● **WHAT IS NEEDED**: Transcribe the rows verbatim, from the line containing "How far is the" through the last of the rows, both ends included. Omit the pictures.

• • • • • • •

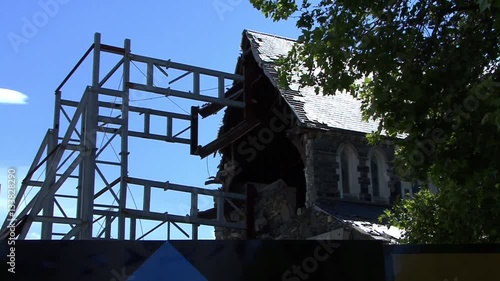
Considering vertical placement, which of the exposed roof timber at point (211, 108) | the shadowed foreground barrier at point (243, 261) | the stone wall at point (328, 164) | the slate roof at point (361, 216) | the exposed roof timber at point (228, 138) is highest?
the exposed roof timber at point (211, 108)

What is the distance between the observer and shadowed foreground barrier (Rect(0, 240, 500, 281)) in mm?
7922

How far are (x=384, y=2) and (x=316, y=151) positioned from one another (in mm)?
9880

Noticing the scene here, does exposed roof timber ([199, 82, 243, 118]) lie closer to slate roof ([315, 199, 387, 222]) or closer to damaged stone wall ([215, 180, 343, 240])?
damaged stone wall ([215, 180, 343, 240])

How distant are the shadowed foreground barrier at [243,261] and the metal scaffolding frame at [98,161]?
20.5ft

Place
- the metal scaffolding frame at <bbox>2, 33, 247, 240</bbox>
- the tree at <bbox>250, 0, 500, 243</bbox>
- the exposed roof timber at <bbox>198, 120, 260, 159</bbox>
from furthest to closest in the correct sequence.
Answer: the exposed roof timber at <bbox>198, 120, 260, 159</bbox>, the metal scaffolding frame at <bbox>2, 33, 247, 240</bbox>, the tree at <bbox>250, 0, 500, 243</bbox>

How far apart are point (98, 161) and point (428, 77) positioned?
28.2ft

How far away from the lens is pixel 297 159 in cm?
2314

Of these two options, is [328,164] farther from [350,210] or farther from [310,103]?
[310,103]

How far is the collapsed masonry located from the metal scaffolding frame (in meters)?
1.96

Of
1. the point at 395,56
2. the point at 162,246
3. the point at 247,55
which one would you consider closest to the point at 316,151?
the point at 247,55

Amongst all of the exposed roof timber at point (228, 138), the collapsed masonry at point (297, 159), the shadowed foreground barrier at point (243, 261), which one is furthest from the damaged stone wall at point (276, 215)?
the shadowed foreground barrier at point (243, 261)

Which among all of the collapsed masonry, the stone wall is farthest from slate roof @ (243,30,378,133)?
the stone wall

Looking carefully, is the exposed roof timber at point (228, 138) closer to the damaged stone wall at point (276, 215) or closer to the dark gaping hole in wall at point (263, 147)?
the dark gaping hole in wall at point (263, 147)

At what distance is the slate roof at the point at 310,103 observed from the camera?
64.8 ft
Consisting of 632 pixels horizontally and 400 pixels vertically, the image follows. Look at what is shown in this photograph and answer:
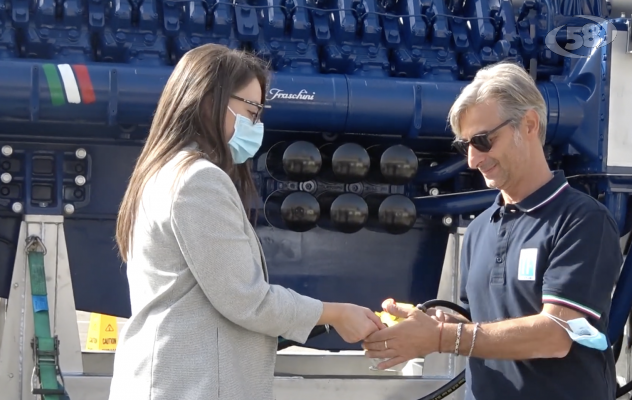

• • • • • • •

● **SOLUTION TO THIS TASK**:
How far is the collapsed masonry located from the metal scaffolding frame (in meters)?
1.96

Of
1. the point at 395,56
2. the point at 162,246
3. the point at 247,55
which one would you consider closest to the point at 316,151?
the point at 247,55

Amongst all of the exposed roof timber at point (228, 138), the collapsed masonry at point (297, 159), the shadowed foreground barrier at point (243, 261), which one is furthest from the damaged stone wall at point (276, 215)?
the shadowed foreground barrier at point (243, 261)

Which among all of the collapsed masonry, the stone wall is farthest from slate roof @ (243,30,378,133)?
the stone wall

Looking carefully, is the exposed roof timber at point (228, 138) closer to the damaged stone wall at point (276, 215) or closer to the dark gaping hole in wall at point (263, 147)?
the dark gaping hole in wall at point (263, 147)

At what distance is the slate roof at the point at 310,103 observed from the camera?
64.8 ft
Consisting of 632 pixels horizontally and 400 pixels vertically, the image follows. Look at what is shown in this photograph and answer:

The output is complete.